Allen Say was born in 1937 in Yokohama, Japan. When he was twelve, he apprenticed himself to his favorite cartoonist, Noro Shinpei. He learned to draw and paint under his mentor’s direction, an experience he eventually chronicled in his part memoir, part graphic novel Drawing from Memory(Scholastic). At sixteen, he moved to America, and in the years that followed, his life was in constant flux. He changed schools a number of times, attended art classes when he could, and worked as a sign painter, which later served as the inspiration for another of his books, The Sign Painter (Houghton Mifflin Harcourt).
After serving in the army, Allen pursued commercial photography. Art directors and designers he met were impressed with his ability to sketch out ideas before committing them to film. Their encouragement led him to become an illustrator, creating his first children’s book, Dr. Smith’s Safari(HarperCollins) in 1972, between shooting assignments.
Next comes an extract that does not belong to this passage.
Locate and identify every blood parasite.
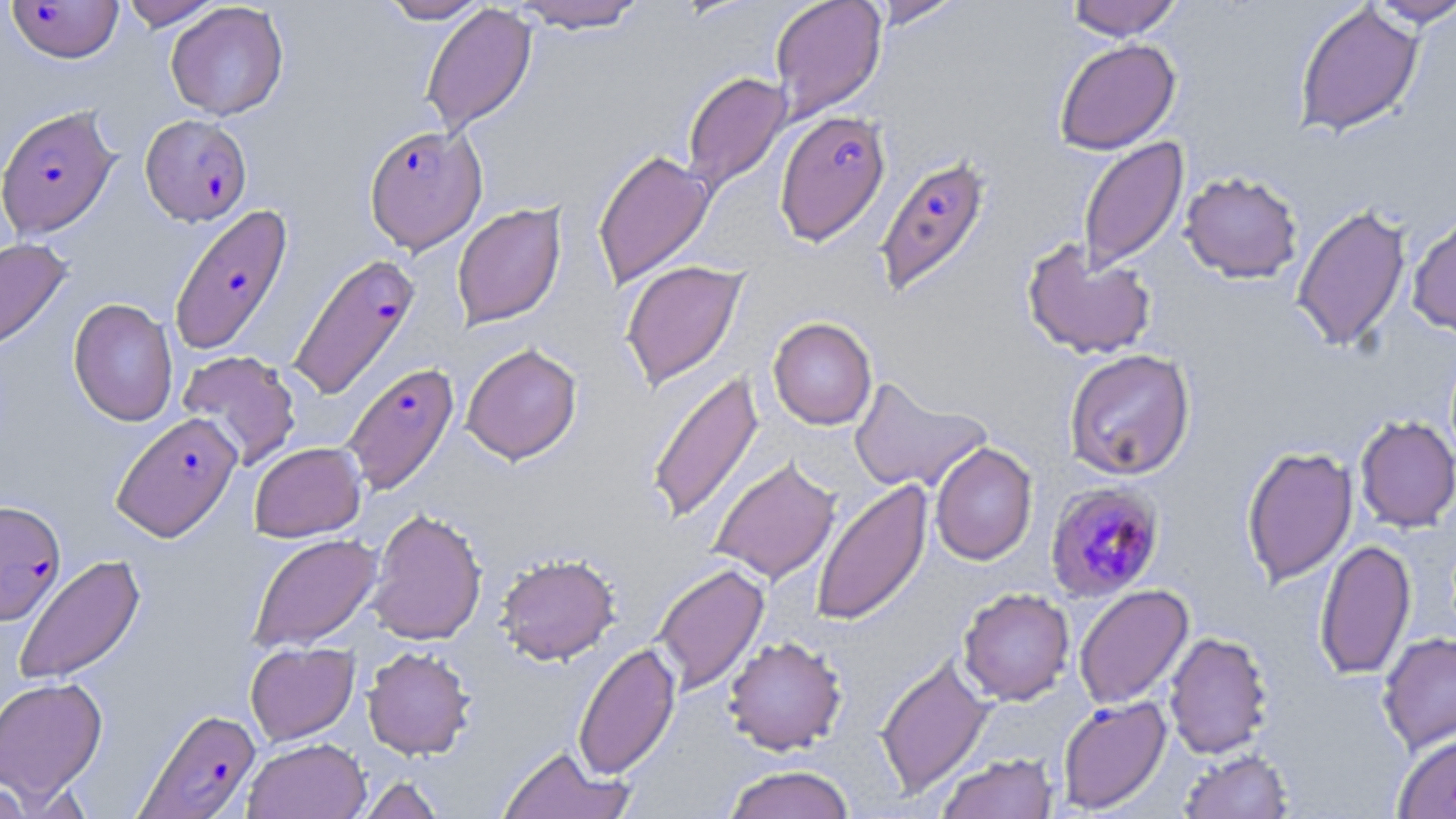
Approximate bounding boxes as [x1, y1, x2, y2] in pixels.
Plasmodium falciparum-infected red blood cells: [5, 1, 125, 63], [0, 104, 119, 239], [774, 109, 891, 246], [141, 114, 252, 226], [364, 124, 487, 253], [874, 153, 994, 298], [168, 203, 295, 356], [287, 252, 422, 401], [342, 363, 460, 495], [111, 411, 242, 542], [1045, 482, 1165, 603], [0, 499, 66, 625], [136, 707, 261, 818].
No Plasmodium ovale, Plasmodium malariae, Plasmodium vivax, Babesia divergens, or Trypanosoma brucei observed.

Uninfected red blood cell locations: [120, 0, 224, 30], [377, 0, 490, 24], [509, 0, 649, 32], [770, 0, 887, 122], [867, 0, 964, 29], [1065, 0, 1184, 40], [1363, 0, 1456, 27], [165, 2, 289, 120], [1293, 2, 1424, 137], [420, 3, 537, 138], [1053, 38, 1181, 155], [682, 71, 792, 194], [1077, 137, 1189, 273], [592, 149, 715, 290], [1179, 170, 1303, 283], [452, 202, 566, 330], [1291, 204, 1412, 352], [1407, 211, 1456, 337], [0, 237, 72, 354], [1021, 238, 1157, 360], [620, 260, 748, 391], [69, 298, 179, 427], [768, 317, 877, 430], [461, 342, 583, 464], [1063, 348, 1195, 480], [177, 350, 302, 471], [646, 369, 765, 525], [849, 376, 992, 495], [1355, 415, 1456, 532], [249, 442, 366, 542], [930, 442, 1038, 566], [1241, 445, 1357, 586], [709, 457, 841, 584], [811, 479, 933, 627], [366, 508, 487, 645], [247, 533, 382, 653], [1314, 539, 1416, 680], [495, 552, 621, 665], [13, 554, 146, 685], [653, 562, 770, 696], [1074, 584, 1194, 710], [958, 588, 1075, 705], [1164, 631, 1273, 759], [1377, 631, 1456, 755], [723, 635, 848, 755], [245, 642, 359, 745], [572, 642, 681, 780], [362, 645, 477, 760], [875, 653, 995, 798], [0, 676, 108, 802], [1057, 695, 1172, 814], [1391, 730, 1456, 819], [243, 737, 371, 819], [496, 745, 633, 819], [1179, 749, 1293, 819], [935, 752, 1059, 819], [722, 765, 856, 819], [359, 775, 445, 819], [0, 777, 33, 818]. Slide-level diagnosis: Plasmodium falciparum. Thin blood smear. 1000x magnification. Image is 1456×819 pixels. Light microscopy. May-Grünwald-Giemsa-stained preparation. Single field of view.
Allen’s evocative and masterful work, characterized by rich detail and careful attention to lighting, has consistently received awards and honors. The Lucky Yak by Annetta Lawson (Houghton Mifflin Harcourt) and A River Dream (Little, Brown), which he wrote and illustrated, were New York Times Best Illustrated Books. How My Parents Learned to Eat by Ina R. Friedman won the Christopher Award. The Boy of the Three-Year Nap by Dianne Snyder received a Caldecott Honor and the Boston Globe–Horn Book Award. And Grandfather’s Journey, which he wrote as well as illustrated, won the Caldecott Medal and the Boston Globe–Horn Book Award. (All Houghton Mifflin Harcourt.)